(begin)

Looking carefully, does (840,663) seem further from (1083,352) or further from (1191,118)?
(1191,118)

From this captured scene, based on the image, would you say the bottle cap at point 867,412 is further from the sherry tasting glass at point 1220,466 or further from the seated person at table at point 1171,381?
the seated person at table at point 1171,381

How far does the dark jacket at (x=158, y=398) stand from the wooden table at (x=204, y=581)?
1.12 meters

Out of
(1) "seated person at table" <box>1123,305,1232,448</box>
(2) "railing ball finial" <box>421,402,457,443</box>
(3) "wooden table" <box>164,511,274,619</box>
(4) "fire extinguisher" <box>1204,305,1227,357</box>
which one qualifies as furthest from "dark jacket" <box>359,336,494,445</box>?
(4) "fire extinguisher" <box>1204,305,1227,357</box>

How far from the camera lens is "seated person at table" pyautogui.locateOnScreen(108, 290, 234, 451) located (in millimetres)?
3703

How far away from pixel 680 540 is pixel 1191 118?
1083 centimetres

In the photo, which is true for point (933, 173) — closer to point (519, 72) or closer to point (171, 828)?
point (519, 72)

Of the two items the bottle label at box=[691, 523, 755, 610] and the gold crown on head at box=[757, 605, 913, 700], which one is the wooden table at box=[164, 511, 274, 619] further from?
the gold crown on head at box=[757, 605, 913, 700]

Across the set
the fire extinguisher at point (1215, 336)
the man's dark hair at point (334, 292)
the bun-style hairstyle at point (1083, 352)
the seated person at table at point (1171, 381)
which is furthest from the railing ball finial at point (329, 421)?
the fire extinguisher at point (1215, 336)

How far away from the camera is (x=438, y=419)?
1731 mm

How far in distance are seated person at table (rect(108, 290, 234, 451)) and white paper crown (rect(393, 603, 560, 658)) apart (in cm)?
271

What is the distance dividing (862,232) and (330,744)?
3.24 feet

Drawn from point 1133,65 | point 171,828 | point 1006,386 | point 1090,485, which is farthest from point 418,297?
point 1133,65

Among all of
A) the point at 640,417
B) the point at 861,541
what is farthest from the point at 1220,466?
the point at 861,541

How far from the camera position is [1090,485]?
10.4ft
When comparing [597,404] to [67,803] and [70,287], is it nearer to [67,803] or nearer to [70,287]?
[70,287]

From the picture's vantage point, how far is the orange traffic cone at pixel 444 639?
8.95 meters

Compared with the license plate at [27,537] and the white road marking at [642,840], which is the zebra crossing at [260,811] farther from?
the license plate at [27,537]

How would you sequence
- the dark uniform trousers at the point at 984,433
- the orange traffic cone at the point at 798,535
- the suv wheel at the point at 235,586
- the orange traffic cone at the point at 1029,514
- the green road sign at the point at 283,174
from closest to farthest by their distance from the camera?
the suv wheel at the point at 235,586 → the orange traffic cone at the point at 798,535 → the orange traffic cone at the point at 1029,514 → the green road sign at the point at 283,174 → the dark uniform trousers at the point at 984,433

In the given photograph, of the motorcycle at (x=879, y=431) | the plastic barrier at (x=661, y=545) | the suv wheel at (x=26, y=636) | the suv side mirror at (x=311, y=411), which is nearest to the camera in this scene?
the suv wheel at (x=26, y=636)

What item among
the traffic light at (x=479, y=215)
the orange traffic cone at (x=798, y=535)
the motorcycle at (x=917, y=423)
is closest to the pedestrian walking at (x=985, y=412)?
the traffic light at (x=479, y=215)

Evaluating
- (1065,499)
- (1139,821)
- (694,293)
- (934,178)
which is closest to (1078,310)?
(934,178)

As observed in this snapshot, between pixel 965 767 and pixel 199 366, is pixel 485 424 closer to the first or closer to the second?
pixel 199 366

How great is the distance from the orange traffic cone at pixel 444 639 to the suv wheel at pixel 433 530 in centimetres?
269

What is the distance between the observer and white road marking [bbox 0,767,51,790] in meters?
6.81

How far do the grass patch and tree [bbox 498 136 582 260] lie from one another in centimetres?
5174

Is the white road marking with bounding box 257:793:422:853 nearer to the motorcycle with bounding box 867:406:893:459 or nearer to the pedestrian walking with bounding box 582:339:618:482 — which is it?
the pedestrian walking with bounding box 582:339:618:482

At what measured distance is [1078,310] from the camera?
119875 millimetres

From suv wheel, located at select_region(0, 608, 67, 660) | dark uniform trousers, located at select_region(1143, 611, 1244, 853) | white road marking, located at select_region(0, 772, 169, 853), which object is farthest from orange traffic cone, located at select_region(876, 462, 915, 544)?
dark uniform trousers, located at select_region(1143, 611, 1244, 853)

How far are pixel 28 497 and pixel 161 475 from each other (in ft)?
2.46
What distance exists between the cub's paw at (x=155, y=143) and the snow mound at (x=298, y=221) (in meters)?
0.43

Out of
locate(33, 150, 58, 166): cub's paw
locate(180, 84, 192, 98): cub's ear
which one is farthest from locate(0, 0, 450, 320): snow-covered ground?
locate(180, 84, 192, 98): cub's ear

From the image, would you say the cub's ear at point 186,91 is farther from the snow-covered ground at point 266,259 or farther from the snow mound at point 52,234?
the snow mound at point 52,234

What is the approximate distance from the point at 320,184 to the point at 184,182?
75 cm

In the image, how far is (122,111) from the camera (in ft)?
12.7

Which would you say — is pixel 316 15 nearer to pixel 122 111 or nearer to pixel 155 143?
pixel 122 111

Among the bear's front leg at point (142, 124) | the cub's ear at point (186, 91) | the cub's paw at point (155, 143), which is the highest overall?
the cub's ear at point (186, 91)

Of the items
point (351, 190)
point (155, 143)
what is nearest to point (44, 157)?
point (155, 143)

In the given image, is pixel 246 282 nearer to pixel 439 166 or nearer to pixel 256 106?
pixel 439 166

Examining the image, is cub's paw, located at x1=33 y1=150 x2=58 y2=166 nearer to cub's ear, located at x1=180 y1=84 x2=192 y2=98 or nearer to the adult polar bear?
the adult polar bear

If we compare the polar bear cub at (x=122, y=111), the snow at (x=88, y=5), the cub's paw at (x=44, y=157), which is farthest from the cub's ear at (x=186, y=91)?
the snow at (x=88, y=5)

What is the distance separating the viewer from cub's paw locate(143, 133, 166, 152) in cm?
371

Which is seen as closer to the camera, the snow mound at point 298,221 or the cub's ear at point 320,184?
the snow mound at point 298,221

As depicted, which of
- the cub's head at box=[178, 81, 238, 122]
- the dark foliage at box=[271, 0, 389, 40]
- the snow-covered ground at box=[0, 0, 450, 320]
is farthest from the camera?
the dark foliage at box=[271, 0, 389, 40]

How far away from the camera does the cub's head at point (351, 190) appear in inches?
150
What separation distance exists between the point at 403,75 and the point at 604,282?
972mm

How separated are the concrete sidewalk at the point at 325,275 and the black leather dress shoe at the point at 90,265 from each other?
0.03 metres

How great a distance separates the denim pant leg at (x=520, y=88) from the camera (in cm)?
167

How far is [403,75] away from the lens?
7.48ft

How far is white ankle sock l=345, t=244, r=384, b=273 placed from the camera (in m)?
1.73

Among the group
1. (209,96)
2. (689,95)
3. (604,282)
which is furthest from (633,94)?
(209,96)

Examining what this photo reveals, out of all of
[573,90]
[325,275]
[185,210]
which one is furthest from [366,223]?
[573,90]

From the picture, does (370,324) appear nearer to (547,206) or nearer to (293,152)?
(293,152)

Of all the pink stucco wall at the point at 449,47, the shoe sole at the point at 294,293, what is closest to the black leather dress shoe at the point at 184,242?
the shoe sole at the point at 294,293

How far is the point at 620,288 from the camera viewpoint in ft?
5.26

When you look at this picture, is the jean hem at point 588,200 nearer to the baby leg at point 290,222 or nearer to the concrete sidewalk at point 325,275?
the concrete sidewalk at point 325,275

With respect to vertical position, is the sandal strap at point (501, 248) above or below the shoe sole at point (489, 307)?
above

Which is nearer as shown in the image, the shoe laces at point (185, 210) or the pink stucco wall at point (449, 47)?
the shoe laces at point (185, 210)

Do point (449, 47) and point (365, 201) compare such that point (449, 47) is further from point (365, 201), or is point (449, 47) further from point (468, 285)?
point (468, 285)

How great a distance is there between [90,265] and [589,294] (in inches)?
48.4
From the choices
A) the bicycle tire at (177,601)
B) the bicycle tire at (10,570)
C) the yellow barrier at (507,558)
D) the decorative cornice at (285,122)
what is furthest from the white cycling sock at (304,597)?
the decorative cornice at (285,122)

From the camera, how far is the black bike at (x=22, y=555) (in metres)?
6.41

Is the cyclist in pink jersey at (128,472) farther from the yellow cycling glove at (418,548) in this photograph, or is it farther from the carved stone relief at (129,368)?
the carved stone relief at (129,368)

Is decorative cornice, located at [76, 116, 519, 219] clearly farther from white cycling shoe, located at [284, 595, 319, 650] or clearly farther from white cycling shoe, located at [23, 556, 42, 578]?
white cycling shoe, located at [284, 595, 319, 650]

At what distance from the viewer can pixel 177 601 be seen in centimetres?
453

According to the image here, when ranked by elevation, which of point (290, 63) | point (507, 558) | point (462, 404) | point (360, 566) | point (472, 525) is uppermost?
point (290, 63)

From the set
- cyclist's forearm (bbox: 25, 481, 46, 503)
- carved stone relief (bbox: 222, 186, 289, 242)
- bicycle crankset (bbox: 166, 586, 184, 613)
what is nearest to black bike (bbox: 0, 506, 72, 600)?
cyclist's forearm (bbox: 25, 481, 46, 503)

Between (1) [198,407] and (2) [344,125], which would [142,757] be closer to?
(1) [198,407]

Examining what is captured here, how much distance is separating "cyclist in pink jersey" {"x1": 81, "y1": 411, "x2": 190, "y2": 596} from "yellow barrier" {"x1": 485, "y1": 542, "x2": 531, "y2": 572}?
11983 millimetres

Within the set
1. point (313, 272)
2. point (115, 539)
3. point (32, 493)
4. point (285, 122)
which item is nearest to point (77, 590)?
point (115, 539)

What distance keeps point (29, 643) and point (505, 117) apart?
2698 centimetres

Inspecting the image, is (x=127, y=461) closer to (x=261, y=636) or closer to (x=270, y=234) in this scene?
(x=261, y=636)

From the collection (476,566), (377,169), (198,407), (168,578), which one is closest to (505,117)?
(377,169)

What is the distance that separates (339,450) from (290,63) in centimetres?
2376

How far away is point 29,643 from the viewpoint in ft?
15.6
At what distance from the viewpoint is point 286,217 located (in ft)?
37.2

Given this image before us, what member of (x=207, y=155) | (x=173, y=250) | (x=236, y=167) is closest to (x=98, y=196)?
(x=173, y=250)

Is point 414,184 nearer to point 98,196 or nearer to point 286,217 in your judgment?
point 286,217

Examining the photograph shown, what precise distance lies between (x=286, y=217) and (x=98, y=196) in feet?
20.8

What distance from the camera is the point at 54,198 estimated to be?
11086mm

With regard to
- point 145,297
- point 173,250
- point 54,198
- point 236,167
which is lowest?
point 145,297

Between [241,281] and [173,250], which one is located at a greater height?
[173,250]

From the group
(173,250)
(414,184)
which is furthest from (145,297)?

(end)

**WORK TO BE COMPLETED:**
Reproduce exactly the line that holds "At what distance from the viewpoint", then every line after it, ending with the final line of the records above.

**ANSWER TO THE TASK:**
At what distance from the viewpoint is point 286,217 located (in ft)?
37.2

Given this image before us, what member of (x=207, y=155) | (x=173, y=250) | (x=236, y=167) is closest to (x=98, y=196)?
(x=173, y=250)

Is point 414,184 nearer to point 98,196 or nearer to point 286,217 in your judgment?
point 286,217

Examining the photograph shown, what precise distance lies between (x=286, y=217) and (x=98, y=196) in feet?
20.8

What distance from the camera is the point at 54,198 estimated to be?
11086mm

With regard to
- point 145,297
- point 173,250
- point 54,198
- point 236,167
which is lowest?
point 145,297

Between [241,281] and [173,250], which one is located at a greater height?
[173,250]

From the group
(173,250)
(414,184)
which is furthest from (145,297)?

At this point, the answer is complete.